Alıntı metin:
■ ■ ■ ■ ■ ■ ■

Cumartesi

 

Her toplumun pislik-adamları ve pislik-kadınları vardır. Bunların sayıları az olur ve tecrit edilip dışlanırlarsa sosyal yapıya fazla zarar veremezler.

Cenab Şehabeddin “Yüksek tepelerde hem kartala, hem yılana rastlanır” diyor. Yükseklere sürünerek çıkanlar genellikle pislik adamlardır.

Çocuklar, gençler, yeni nesiller için en büyük felaket; pislikleri sevmeleri, onları idealize edip örnek almalarıdır.

Bir ülkenin medyası ahlâklı, faziletli, namuslu şahsiyetleri tanıtmıyor, örnek göstermiyor; tam aksine ahlâksızları, faziletsizleri, pislikleri tanıtıyorsa o memleketin durumu pek kötü, geleceği pek karanlık demektir.

Kırsal kesimde pislik böcekleri vardır. Hayvan tezekleriyle beslenirler. Büyükbaş hayvanların tezeklerine yanaşır, yuvarlak pislik topları yapar ve onları bacaklarıyla iterek yuvalarına taşırlar. Zahirde insan gibi görünen pislik böcekleri, dinî ve mânevî bakımdan necaset mahiyetinde olan haram gelire, haram dolara ve euroya, haram menfaatlere düşkündür. Toplayıp toplayıp zimmetlerine geçirirler.

Namuslu ve şerefli insanların pisliklerle baş etmesi çok zordur. Herif veya karı, zaten kendisi necaset, onlar için sidik yarışı yapmak çok tabiîdir… İffetli, hayâlı, edebli, şerefli adamlar ve kadınlar sidik yarışı yapamazlar.

Renk renk, çeşit çeşit pislik böceği vardır. Kırmızısı, sarısı, karası, moru, yeşili… Renkleri, çeşitleri farklıdır ama maksut birdir: Para, menfaat, benlik, ikbal…

Hangi cepheden ve renkten olurlarsa olsunlar arivistler (İkbal avcıları, vüsuliyeciler) hep birer pisliktir. Yükselmek, makam ve mevki sahibi olmak için her haltı karıştırırlar.

Namuslu, şerefli, haysiyetli bir kimse, ehil olmadığı bir vazifeye tâlip olmaz, matlup (istenilen) olduğu taktirde kabul etmez. Arivist ise, bütün gayr-i meşru metod ve yollarla layık ve ehil olmadığı makamlara, mevkilere, riyasetlere, ünlere, alkışlara erişmeye ve ulaşmaya çalışır.

Pislikler faziletli ve namuslu geçinirler, meziyetlerinin haddi hesabı yoktur. Ancak bunların hepsi de kendilerinden menkuldür.

Pislikleri cevher sanan, peşlerinden koşan ahmaklar yok mudur? Olmaz olur mu? Hazret-i İsa ne buyurmuş? “Ben Allah’ın izniyle ölüleri dirilttim ama ahmaklara ve eblehlere yapabileceğim bir şey yoktur…”

■ ■ ■ ■ ■ ■ ■

Alıştırma kayıtları:
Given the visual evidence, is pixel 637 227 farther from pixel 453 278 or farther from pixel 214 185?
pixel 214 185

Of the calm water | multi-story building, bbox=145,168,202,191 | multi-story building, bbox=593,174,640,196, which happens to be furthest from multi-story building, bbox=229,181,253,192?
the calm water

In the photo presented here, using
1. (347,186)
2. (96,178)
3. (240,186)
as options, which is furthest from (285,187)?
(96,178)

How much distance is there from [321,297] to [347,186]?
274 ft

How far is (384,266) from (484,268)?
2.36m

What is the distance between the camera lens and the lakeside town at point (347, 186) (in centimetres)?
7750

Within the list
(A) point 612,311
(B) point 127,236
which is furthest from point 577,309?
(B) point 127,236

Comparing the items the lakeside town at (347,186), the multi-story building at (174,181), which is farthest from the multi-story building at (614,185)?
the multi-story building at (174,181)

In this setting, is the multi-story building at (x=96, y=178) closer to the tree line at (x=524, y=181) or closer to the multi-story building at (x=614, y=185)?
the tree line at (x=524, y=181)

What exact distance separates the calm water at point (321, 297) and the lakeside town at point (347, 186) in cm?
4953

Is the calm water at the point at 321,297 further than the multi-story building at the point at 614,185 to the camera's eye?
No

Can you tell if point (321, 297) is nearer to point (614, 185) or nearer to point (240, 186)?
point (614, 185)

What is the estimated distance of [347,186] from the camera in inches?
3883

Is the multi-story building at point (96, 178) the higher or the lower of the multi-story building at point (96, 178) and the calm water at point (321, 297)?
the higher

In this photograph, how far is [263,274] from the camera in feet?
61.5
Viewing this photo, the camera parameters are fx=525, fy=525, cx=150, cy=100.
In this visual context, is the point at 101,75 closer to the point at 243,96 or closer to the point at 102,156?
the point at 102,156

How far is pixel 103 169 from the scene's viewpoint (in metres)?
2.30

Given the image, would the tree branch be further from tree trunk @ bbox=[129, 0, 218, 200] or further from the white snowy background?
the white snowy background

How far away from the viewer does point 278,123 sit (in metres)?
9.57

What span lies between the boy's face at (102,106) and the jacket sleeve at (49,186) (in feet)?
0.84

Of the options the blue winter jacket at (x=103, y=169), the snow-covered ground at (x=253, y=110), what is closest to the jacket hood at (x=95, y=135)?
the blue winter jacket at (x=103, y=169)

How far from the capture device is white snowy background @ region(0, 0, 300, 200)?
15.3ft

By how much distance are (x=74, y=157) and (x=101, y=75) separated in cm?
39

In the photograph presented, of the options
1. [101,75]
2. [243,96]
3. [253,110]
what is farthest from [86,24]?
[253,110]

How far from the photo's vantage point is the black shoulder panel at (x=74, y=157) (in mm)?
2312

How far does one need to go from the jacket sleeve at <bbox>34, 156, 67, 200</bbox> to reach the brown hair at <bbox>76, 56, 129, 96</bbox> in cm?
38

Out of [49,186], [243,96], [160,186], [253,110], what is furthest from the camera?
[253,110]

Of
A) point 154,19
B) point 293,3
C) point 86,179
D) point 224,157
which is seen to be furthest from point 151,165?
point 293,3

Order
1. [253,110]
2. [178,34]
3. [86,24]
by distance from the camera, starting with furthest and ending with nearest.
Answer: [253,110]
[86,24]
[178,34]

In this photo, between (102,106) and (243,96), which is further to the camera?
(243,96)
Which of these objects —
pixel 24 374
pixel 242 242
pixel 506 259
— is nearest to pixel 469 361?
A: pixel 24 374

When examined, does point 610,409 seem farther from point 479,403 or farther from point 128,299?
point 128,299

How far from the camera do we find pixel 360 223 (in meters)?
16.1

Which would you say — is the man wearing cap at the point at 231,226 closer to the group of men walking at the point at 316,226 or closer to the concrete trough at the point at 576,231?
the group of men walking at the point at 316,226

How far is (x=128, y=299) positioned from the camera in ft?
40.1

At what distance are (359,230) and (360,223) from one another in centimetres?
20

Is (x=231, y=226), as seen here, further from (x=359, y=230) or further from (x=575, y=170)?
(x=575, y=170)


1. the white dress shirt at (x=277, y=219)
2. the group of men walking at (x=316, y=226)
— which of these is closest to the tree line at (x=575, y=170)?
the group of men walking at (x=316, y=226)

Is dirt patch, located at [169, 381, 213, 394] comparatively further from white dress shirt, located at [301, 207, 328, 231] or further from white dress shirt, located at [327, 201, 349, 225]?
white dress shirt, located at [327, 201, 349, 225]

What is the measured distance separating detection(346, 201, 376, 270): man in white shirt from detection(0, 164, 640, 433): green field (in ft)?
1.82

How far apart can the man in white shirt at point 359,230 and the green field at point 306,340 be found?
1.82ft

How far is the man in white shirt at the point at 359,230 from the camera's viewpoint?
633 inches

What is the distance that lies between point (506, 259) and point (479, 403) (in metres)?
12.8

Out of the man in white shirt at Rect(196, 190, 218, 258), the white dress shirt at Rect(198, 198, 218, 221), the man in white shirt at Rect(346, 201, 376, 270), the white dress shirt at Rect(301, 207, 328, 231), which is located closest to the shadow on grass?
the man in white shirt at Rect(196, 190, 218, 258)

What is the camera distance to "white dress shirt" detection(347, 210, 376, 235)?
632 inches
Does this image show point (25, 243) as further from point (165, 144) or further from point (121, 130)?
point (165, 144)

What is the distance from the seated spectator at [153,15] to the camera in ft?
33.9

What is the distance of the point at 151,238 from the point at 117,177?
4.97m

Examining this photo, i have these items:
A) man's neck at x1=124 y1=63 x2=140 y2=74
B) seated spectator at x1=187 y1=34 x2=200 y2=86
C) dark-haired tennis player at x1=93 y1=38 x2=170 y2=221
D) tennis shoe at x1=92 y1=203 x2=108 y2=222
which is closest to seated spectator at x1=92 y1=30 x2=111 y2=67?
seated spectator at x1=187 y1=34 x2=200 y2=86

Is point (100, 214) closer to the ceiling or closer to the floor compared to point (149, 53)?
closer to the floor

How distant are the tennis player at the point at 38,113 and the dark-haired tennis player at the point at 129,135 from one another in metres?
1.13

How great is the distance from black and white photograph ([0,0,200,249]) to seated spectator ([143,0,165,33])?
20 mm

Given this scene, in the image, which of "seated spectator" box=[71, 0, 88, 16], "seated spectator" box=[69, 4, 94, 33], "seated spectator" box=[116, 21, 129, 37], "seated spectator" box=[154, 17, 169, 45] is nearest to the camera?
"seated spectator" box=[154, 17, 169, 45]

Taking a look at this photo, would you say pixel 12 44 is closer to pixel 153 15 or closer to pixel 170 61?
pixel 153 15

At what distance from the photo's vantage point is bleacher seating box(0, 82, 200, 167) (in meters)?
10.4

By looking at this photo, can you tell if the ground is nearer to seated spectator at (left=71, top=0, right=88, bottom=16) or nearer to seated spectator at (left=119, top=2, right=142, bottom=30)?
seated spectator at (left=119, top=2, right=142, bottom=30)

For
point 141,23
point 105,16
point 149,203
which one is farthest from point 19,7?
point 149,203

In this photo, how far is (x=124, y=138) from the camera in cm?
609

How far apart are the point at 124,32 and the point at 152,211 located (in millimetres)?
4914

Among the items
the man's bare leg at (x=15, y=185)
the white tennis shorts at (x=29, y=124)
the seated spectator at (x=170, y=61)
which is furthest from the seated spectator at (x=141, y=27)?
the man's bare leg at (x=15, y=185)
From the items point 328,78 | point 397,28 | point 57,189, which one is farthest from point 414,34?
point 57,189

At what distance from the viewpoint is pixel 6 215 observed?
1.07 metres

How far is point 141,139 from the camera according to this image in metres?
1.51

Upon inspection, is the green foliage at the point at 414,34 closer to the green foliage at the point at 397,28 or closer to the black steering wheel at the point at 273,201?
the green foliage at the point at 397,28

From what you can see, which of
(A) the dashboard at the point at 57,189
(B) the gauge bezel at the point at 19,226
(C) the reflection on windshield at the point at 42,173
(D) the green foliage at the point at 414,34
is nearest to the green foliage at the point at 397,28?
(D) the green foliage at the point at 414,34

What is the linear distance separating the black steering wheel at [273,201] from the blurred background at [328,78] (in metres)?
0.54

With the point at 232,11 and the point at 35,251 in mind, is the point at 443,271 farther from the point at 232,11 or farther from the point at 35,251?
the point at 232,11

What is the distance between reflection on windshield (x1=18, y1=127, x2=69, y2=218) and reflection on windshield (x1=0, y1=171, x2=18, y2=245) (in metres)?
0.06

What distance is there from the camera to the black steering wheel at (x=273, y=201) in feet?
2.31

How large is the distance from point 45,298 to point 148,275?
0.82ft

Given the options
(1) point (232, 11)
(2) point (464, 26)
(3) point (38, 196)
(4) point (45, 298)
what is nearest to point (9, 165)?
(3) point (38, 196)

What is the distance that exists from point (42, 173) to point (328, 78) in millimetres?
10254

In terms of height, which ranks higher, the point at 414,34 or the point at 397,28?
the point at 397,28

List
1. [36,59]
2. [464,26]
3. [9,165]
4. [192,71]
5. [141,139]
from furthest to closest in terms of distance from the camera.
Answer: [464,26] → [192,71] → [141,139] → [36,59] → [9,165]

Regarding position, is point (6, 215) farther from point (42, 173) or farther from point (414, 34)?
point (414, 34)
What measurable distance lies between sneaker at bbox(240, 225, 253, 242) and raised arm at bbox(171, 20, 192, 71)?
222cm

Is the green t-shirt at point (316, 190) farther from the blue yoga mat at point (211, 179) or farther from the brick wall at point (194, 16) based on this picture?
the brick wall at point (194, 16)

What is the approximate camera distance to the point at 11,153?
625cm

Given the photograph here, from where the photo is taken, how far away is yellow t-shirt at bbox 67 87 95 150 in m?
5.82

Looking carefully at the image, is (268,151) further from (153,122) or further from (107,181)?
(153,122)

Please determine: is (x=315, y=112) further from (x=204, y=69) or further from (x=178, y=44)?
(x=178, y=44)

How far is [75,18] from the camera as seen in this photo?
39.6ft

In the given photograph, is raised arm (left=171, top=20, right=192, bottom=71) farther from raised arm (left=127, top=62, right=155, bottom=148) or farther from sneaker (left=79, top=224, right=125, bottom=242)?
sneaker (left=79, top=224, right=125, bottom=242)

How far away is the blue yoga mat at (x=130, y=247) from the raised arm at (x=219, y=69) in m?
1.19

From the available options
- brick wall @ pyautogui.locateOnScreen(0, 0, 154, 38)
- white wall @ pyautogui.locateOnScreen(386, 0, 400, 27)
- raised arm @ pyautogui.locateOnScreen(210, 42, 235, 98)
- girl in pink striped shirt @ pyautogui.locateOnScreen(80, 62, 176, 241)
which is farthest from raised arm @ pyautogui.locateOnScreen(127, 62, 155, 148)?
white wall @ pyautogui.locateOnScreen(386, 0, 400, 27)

■ ■ ■ ■ ■ ■ ■

Görevleriniz:
[a] Kayıtlarda "another" kelimesini içeren satırların hepsini süzüp aynen aktarır mısınız?
[b] Toplumdaki pislik adamlarını ve ikbal avcılarını anlatan yazının devamını siz getirir misiniz?

Cevaplar:
[a]
At what distance are (359,230) and (360,223) from one another in centimetres?
How distant are the tennis player at the point at 38,113 and the dark-haired tennis player at the point at 129,135 from one another in metres?

[b]
Şu adamlara bakınız:

– Söylerlerse yalan söylüyorlar.

– Vaad ederlerse vaadlerini tutmuyorlar.

– Kendilerine bir emanet verilirse ona hıyanet ediyorlar.

Pisliklerde adalet ve insaf ne gezer. Onlar hem savcı, hem hakim, hem de cellattır. Savunma hakkı kutsalmış, herkesin kendini savunmaya hakkı varmış; umurlarında bile değildir.Zaten onların yargılamaları da yoktur. Yargısız infaz yaparlar.

Pisliğe bakarsanız çok insaflı ve faziletlidir. Nifakın adını ihlas ve fazilet koymuştur.

Eskiden denizlerde korsanlar varmış. Korsanların da kendilerine mahsus ahlâkı, kuralları, raconu bulunurmuş. Kendilerinden olanlara ilişmezlermiş. Zamanımızın pislik korsanları kendi ülkelerini, kendi halklarını, kendi devletlerini soyuyor.

Pislikler temiz olan her şeye düşmandır.

Kendisi zina ediyor, bin türlü fuhşiyat irtikâb ediyor; o halde zina suç değildir, fuhşiyatla mücadele etmek gericiliktir, iffet; modası geçmiş bir kavramdır.

Şu pisliklere bakınız. Türk toplumunun çekirdeği olan aile müessesesini yıkmak, çökertmek için nasıl çalışıyorlar.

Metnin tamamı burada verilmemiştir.